И верно: Илья Петрович топчется перед дверью, хлопает себя по карманам. Может быть, он что-нибудь забыл? Ну, выходи, Вырыпай, скорей…
Хлынувший класс давно бы перекатил через преподавателя — первым в коридор, в бурный водопад большой перемены. Но Вырыпая ждут. А он двигается к двери возмутительно медленно, вот-вот остановится.
Вышел. Плотина открыта. Застоявшийся класс рыбьей стаей — в дверь, в коридоры, на этажи…
Большая перемена — получасовое гуляй-поле.
Со второго и третьего этажей обрушивающейся лавиной — вниз. Ступеньки стремглав, до ряби в глазах, из-под ног — назад. Ноги перемахивают с первой ступеньки на пятую, с пятой на десятую, на пятнадцатую. И на лестнице вдруг — только три ступеньки! Долетев до нижнего этажа, лавина, скользя на кафельном полу, вкатывается в коридор.

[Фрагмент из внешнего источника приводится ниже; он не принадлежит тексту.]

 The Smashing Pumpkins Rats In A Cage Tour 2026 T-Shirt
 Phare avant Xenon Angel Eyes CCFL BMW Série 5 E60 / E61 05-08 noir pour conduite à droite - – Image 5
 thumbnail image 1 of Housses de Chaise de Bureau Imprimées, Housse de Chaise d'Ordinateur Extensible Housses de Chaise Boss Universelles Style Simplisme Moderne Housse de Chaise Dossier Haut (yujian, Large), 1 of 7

Там длинная дорожка из столов и под прямым углом тупик — поперечный стол. В тупике кудри пара, стук фаянсовой посуды, жужжащие струи кипятка. И самовар. Он величествен, как истукан. Четыре ножки в виде львиных лап прочно держат его круглый живот из блестящей красно-зеркальной меди. Когда снимают сверху конфорку — божество снимает шляпу, раскланивается. Еще минуту назад в красном зеркале отражались только недвижные окна коридора, сейчас — мельтешащие стриженые головы…

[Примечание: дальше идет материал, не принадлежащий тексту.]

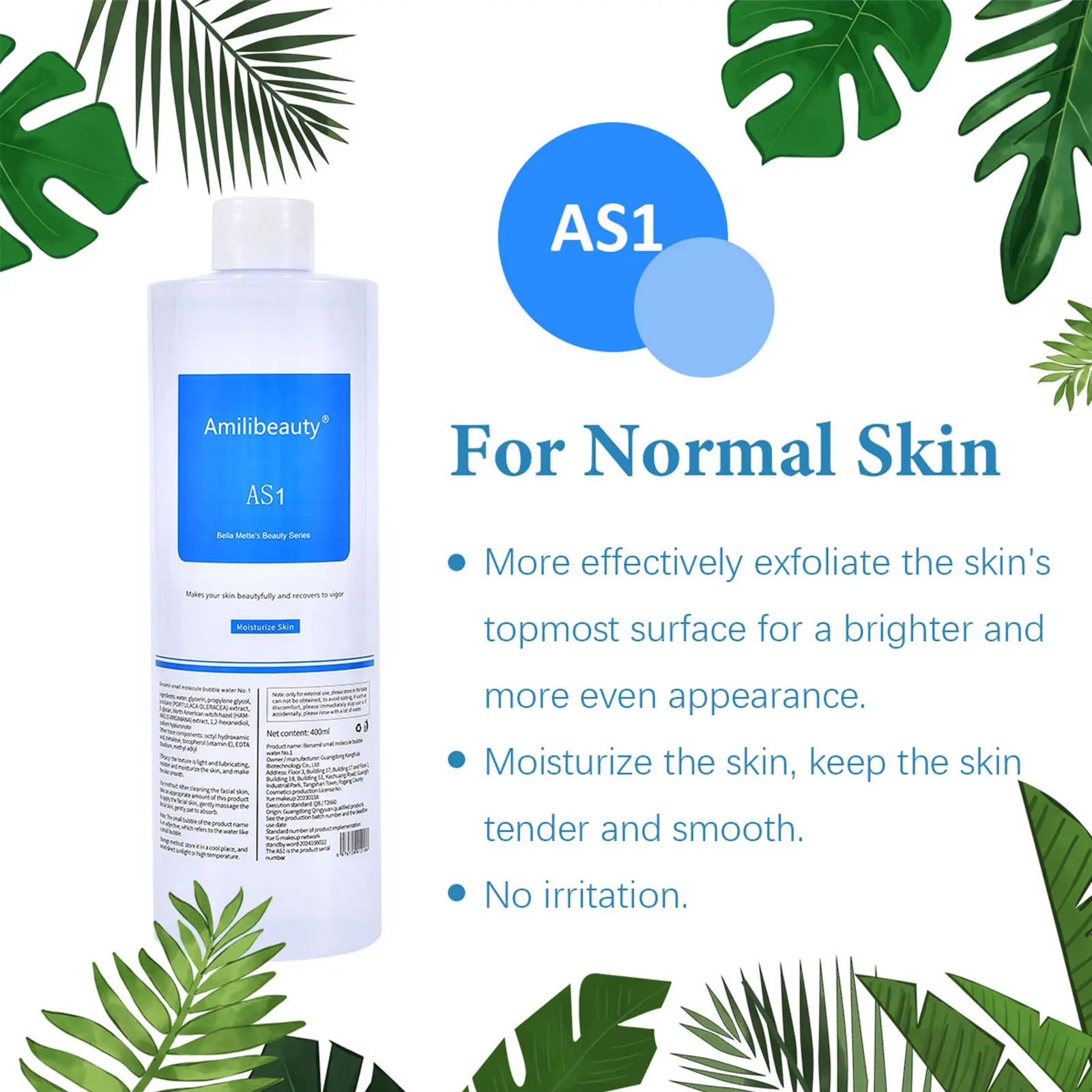 3pcs/Lot 1200ML Hydra Liquid Face Serum Facial Aqua Peel Solution AS1 SA2 AO3 For Beauty Machine SkinCare Deep Cleaning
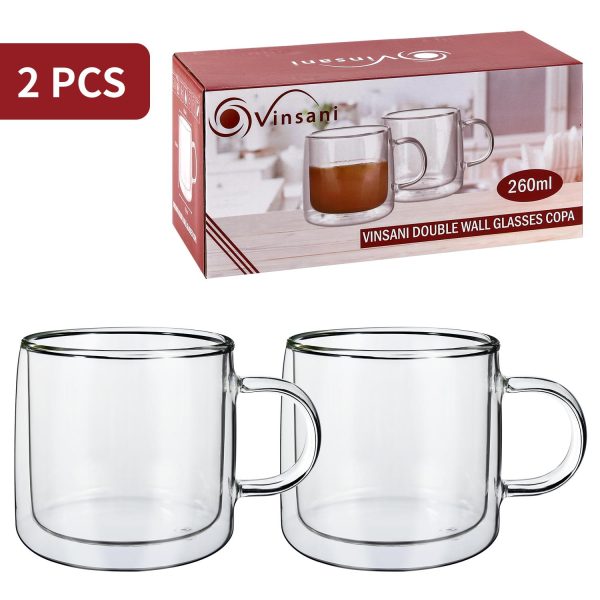 VINSANI DOUBLE WALL GLASSES COPA 1010310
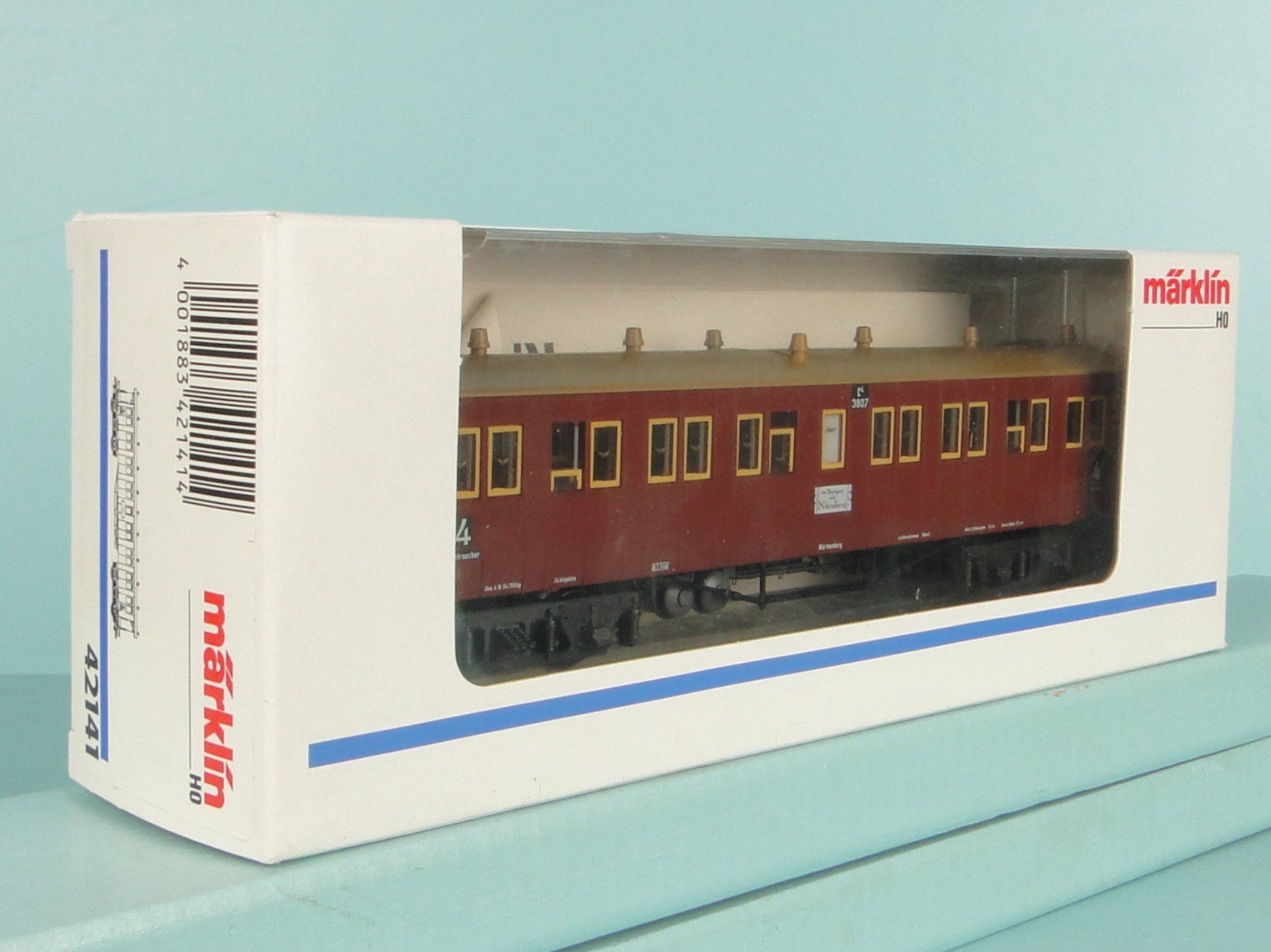 Märklin Modellini di ferrovie: Märklin 42141 Plattformwagen 4e. Klasse – Usato da Bülach venduto da cann11 1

Чай. Белая фаянсовая кружка с синим рисунком: синий домик, синее дерево, синий заяц. Над красно-бурой плескающейся поверхностью — низкий, обжигающий пар.

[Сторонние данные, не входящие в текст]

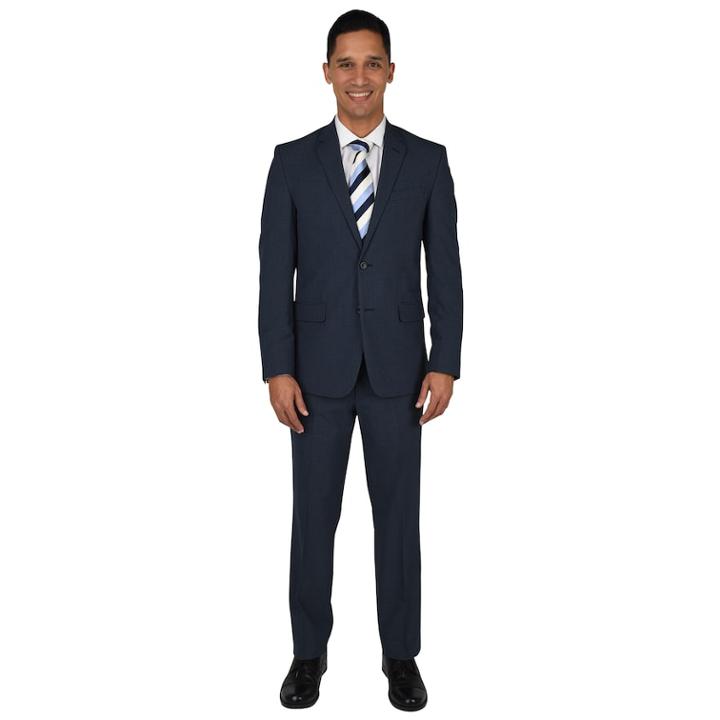 Men's Geoffrey Beene Tailored-fit Suit, Size: 38r 32, Med Blue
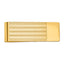14K Gold Men's Engravable Textured Money Clip with Polished Finish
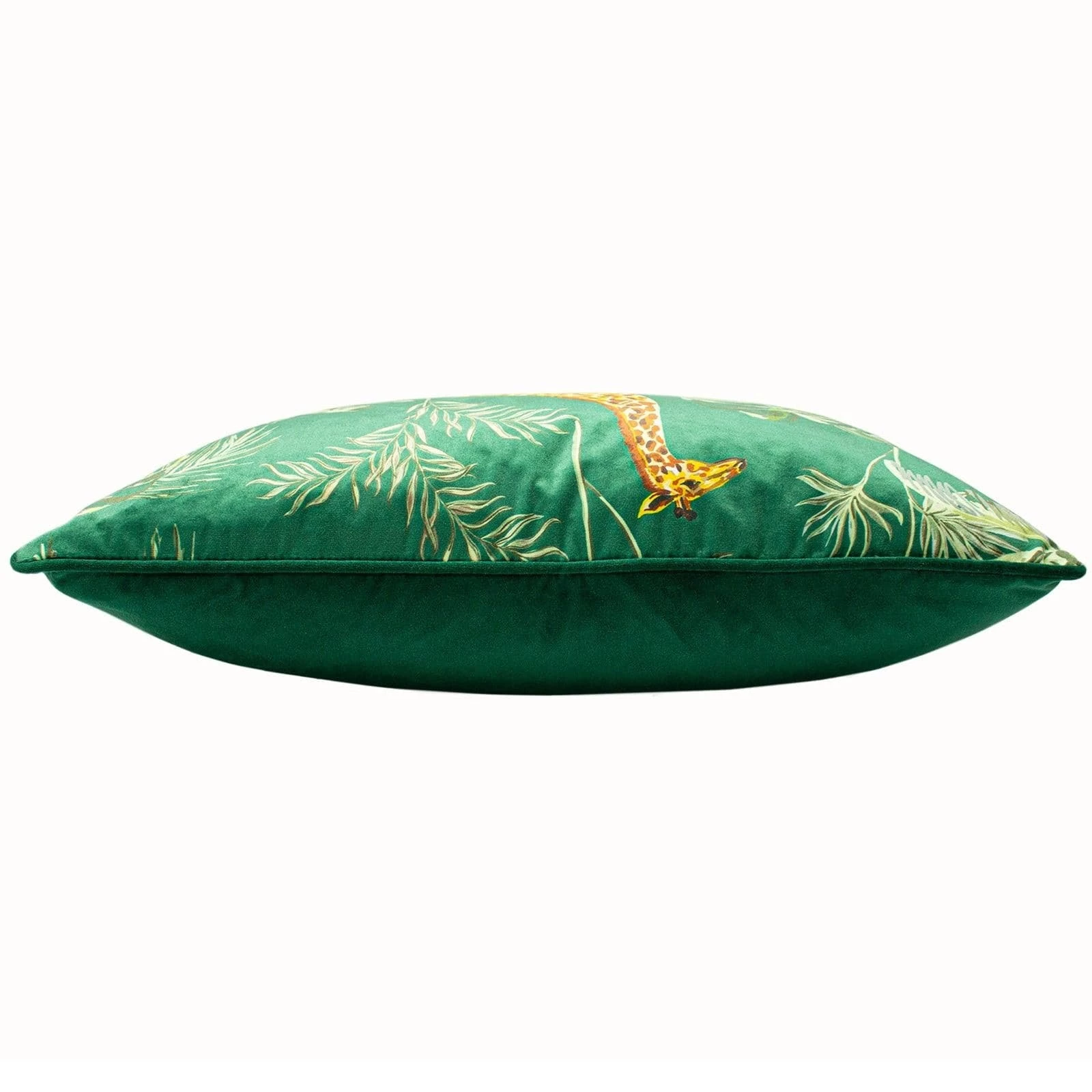Giraffe Palm Jungle Velvet Green Filled Cushions 20'' X 20'' 5 Giraffe Palm Jungle Velvet Green Filled Cushions 20'' X 20'' - Image 3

Первому этажу везет — он быстрее всех (близко: вот класс, вот чай) захватывает кружки. Калач, принесенный из дома, уже в руке, уже откусан — только вот этот проклятый обжигающий пар.
Миша Брусников хватает с подноса пустую холодную кружку и из кружки в кружку переливает чай.
— Мишка, кончай! — торопит Телегин.
— Сейчас…
В левой руке Брусникова калач, в правой — кружка с остуженным чаем. Влево — кусок, вправо — глоток. Брусников худ, большеголов. Темные волосы мягки и ласковы. Этим волосам надо быть не темными, а светлыми. Пальцы длинные, гибкие.